I envy people that have official walk-in pantries.  Small and not-so-small rooms that house spacious built in shelves and racks, chest freezers, and refrigerators, with properly controlled temperature and humidity for optimum food storage.  I lust for a real root cellar.  Hell, at this point I'd be grateful for a large closet.  Instead I run around the house with a thermometer looking for places to stash squash, sweet potatoes and apples that most closely resemble the storage requirements of those items.  Did you chuckle when I said under the bed?  That's where the sweet potatoes reside.

Goods canned in jars or dried are also problematic because there's hundreds of jars.  While my kitchen does have lots of cupboard space I'm vertically challenged, anything beyond the second shelf up is out of my reach.  The deep lower cupboards hold cookware, small appliances, bakeware but if something is shoved to the back, even on my hands and knees, shoulders straining against the frame, it's too deep for me to reach.  I so need those cool chrome slide-out racks but who can afford them?  The second problem with the canned goods is what did I preserve, how many did I preserve, and where the heck did I stash them?

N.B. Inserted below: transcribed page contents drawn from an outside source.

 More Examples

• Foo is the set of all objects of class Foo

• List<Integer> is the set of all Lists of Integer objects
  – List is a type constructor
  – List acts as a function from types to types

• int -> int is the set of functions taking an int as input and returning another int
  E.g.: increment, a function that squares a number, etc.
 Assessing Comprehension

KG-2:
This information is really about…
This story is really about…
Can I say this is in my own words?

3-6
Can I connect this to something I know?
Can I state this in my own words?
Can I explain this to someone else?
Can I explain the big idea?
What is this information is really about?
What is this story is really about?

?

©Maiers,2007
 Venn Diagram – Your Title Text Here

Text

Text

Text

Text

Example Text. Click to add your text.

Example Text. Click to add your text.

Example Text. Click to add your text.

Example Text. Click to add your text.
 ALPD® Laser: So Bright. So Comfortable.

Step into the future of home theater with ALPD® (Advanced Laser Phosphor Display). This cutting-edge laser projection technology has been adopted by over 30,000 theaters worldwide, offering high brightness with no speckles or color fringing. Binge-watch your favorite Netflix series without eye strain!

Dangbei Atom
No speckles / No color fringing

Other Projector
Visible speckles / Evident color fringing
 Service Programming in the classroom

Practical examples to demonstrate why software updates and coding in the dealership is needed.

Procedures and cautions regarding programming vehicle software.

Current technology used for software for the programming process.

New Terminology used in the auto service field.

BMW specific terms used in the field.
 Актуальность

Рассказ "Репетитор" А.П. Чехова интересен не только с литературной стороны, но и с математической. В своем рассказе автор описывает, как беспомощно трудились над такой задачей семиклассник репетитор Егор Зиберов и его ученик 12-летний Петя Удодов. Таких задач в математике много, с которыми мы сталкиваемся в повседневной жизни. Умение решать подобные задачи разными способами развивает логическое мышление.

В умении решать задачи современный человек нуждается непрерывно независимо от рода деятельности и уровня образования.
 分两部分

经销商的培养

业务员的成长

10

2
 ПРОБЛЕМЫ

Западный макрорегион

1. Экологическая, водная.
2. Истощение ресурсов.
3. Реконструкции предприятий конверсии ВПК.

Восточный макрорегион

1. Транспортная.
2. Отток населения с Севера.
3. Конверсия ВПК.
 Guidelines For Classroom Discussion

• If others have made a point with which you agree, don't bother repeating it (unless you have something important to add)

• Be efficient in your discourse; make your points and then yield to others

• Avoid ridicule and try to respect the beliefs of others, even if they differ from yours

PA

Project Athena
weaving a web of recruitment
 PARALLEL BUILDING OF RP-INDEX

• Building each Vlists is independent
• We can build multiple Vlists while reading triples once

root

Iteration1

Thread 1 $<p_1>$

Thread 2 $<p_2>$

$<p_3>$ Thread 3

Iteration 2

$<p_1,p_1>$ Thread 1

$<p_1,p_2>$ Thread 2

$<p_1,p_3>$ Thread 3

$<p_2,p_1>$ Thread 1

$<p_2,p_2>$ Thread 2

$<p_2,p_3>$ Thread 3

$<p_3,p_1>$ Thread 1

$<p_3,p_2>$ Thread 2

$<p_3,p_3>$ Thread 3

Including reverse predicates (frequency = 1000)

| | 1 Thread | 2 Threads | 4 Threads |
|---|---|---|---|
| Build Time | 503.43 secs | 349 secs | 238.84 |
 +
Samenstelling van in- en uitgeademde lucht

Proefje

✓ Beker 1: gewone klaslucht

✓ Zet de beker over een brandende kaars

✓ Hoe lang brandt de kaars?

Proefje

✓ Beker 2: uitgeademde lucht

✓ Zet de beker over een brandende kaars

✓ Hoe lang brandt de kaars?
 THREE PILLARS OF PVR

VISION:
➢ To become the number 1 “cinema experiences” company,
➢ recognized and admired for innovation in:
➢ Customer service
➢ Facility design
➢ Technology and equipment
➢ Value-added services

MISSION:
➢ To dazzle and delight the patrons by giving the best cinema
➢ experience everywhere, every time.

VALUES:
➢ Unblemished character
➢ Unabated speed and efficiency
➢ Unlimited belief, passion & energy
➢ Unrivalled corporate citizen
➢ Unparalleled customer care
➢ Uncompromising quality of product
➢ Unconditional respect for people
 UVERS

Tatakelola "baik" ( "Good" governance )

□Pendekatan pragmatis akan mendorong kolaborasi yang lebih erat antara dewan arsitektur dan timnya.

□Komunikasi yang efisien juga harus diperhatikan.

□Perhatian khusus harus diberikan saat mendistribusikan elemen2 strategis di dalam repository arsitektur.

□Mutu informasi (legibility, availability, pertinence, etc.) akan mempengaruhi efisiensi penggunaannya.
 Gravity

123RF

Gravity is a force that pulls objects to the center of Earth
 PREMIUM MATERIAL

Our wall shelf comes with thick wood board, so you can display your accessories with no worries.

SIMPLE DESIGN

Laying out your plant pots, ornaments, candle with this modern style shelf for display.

I solved the what and how many problems earlier this year by setting up 3 files in MSWord titled Pantry, Freezer, and Refrigerator.  Each one is a two-columned table that lists the vegetable or fruit and beneath that lists the product, the size of the jar, followed by boxes that can be ticked off representing each jar.
The next problem was the storage of those jars.  I found this old bookshelf and repainted it to match my cupboards thinking it would provide plenty of storage.
It did, but not nearly enough since we were set on putting up as much food as possible for this winter.  However, I was able to put a little of everything on it which made it easier to grab things at a glance for meals, desserts, and treats.  It still left the problem of where to store the bulk of the canned and dried goods.  The built-in pantry is small and holds staples.
 The garage and sunporch were out; too cold, sometimes freezing temps.  Our spare rooms are guest suites and common areas for the B&B.

I needed those lower cupboards for food storage so I finally bit the bullet and did some shifting.  All little used equipment got transferred to those upper shelves I can't reach.  Michael bought me a Franklin chair (one of those chairs that flips over to become a small stepladder) so I could retrieve things without climbing on counters.  Mostly.  Really little used items (mostly a result of gadgetmania) got donated.  Most of my lower cupboards were now free for storage.  I discovered that the lower cupboards were wide enough and deep enough to hold cases of jars two deep and two tall.  I could reach the cases in back and pull them forward.  I put sticky notes on the front of each case telling what and how many of each product was in the case.  The inventory and storage dilemma for canned and dried goods was solved and I could reach everything without a struggle!
The current project is the foodstuffs we root-cellared.  I was pretty burned out from preserving when it came time to stash away fall crops that didn't require some means of preserving.  Whenever I found a spot with the right temperature for whatever I was stowing I put it there without making any notes.  So now I've created file 4: "Root Cellar", my current January project.  I've located, inventoried, and marked the apples and root veggies in the most protected part of the garage, the onions, shallots, and garlic in the laundry room, the squash piled in a basket in a cool corner of the kitchen, but I'm pretty sure I'm missing something and I fear only the coming of spring and the scent of decomposition will reveal what it was.

1 comment:

  1. Hehe... I do the same thing - stash veggies all around the house. Maybe you could put them in the closets and tell your guests that the squash is part of the decor?